## WHAT YOU NEED TO DO
[a] In the report on the 2019 Attorney-General's Cup moot, under which section of the "Pland Penal Code" were the charges brought?
[b] Pick up the report on the 2019 Attorney-General's Cup moot after its last sentence and write on from there.

## DOCUMENT PASSAGE
┄┄┄┄┄┄

Written by: Marcus Chia Hao Jun
Organised by the Attorney-General’s Chambers, in conjunction with the Singapore Management University (SMU)’s Moot Court Club and the National University of Singapore (NUS)’s Mooting and Debating Club. (29 August 2019)*
Since its inception in 2011, the Attorney-General’s Cup – the brainchild of former Attorney-General, Professor Walter Woon, SC – has played an instrumental role in introducing law undergraduates to the intricacies of criminal law.
Now in its 9th edition, the 2019 finals were held at SMU School of Law’s state-of-the-art David Marshall Moot Court. Deputy Attorney-General Mr. Hri Kumar Nair SC, the Honourable Justice Mr. Kannan Ramesh, and the Honourable Judicial Commissioner Ms. Mavis Chionh all kindly served as the Bench.
The competition scenario concerned charges brought under section 278 of the “Pland Penal Code” (which contains provisions similar to that of the Singapore Penal Code). Specifically, section 278 provides for criminal sanctions for the offence of “making atmosphere noxious to health of persons in general”. D2, a corporation, was charged under section 278. Its director and sole owner, D, was also charged for abetment of the offence committed by D2. At first instance, a conviction was secured for D2, while D received an acquittal. This AG Cup concerned the appeal to this decision
Two issues were raised on appeal. The first concerned jurisdiction, as D2’s factory, from which the noxious fumes were emitted, was located in the Republic of Dland, while the charges were being pursued in Pland. The second concerned whether D, the sole director and owner of D2, could have “instigated” D2 to commit certain acts.

┄┄┄┄┄┄

## EXCERPTED RECORDS
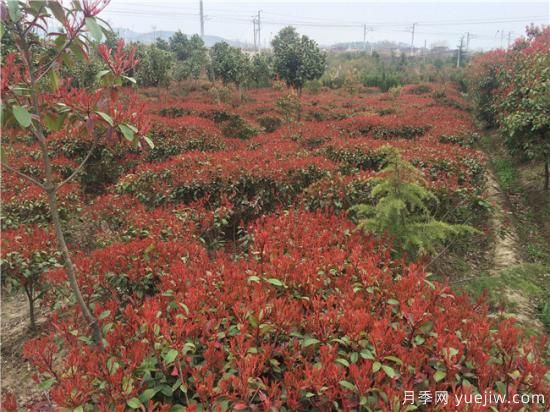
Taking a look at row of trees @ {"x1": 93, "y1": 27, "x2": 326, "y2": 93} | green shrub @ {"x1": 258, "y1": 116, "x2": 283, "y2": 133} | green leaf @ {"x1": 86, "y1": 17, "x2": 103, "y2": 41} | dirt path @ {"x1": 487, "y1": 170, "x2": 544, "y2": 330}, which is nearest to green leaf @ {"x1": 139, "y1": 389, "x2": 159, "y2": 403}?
green leaf @ {"x1": 86, "y1": 17, "x2": 103, "y2": 41}

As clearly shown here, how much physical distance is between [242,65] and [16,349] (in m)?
19.3

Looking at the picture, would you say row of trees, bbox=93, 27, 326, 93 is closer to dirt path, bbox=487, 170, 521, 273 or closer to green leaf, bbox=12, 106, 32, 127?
dirt path, bbox=487, 170, 521, 273

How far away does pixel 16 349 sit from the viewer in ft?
11.0

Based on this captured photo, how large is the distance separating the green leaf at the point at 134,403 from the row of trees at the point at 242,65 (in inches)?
400

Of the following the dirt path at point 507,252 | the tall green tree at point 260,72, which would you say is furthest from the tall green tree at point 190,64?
the dirt path at point 507,252

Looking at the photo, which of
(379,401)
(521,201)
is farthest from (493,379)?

┄┄┄┄┄┄

## ANSWERS TO THE EXERCISE
[a] Section 278.

[b]
Mr. Wang Qiyu and Mr. Abhishek Srivastava (NUS) argued for the Appellants, D2 and D. Mr. Li Zizheng and Ms. Carissa Low (SMU) argued for the Respondents, the Republic of Pland.
Mr. Wang argued that the High Court lacked jurisdiction over the case, and further argued that D2 ought to be acquitted of the charge. Mr. Li responded that air pollution knows no boundaries, and that the effects of the air pollution had been felt in Pland although they had been emitted in Dland.
Mr. Srivastava then argued that D2 and D were one and the same, while Ms. Low argued that D should be held accountable for his transgressions.
Despite relentless questioning from the Bench, the finalists remained unfazed, answering the questions deftly and precisely.
In the end, NUS defended its title as AG Cup Champion, with the title of Best Oralist also going to Mr. Srivastava. Professor Goh Yihan, Dean of the SMU School of Law, presented the members of the bench with tokens of appreciation.
Deputy Attorney-General Mr. Hri Kumar Nair SC praised all the participants on their good preparation and delivery. To those who feared that they would not make a good advocate because their nerves tend to get to them while under fire, he had the following reassuring words of wisdom: “The feeling of butterflies in your stomach never goes away – relish it; it shows that you care.” These are words that each and every aspiring advocate should remember moving forward.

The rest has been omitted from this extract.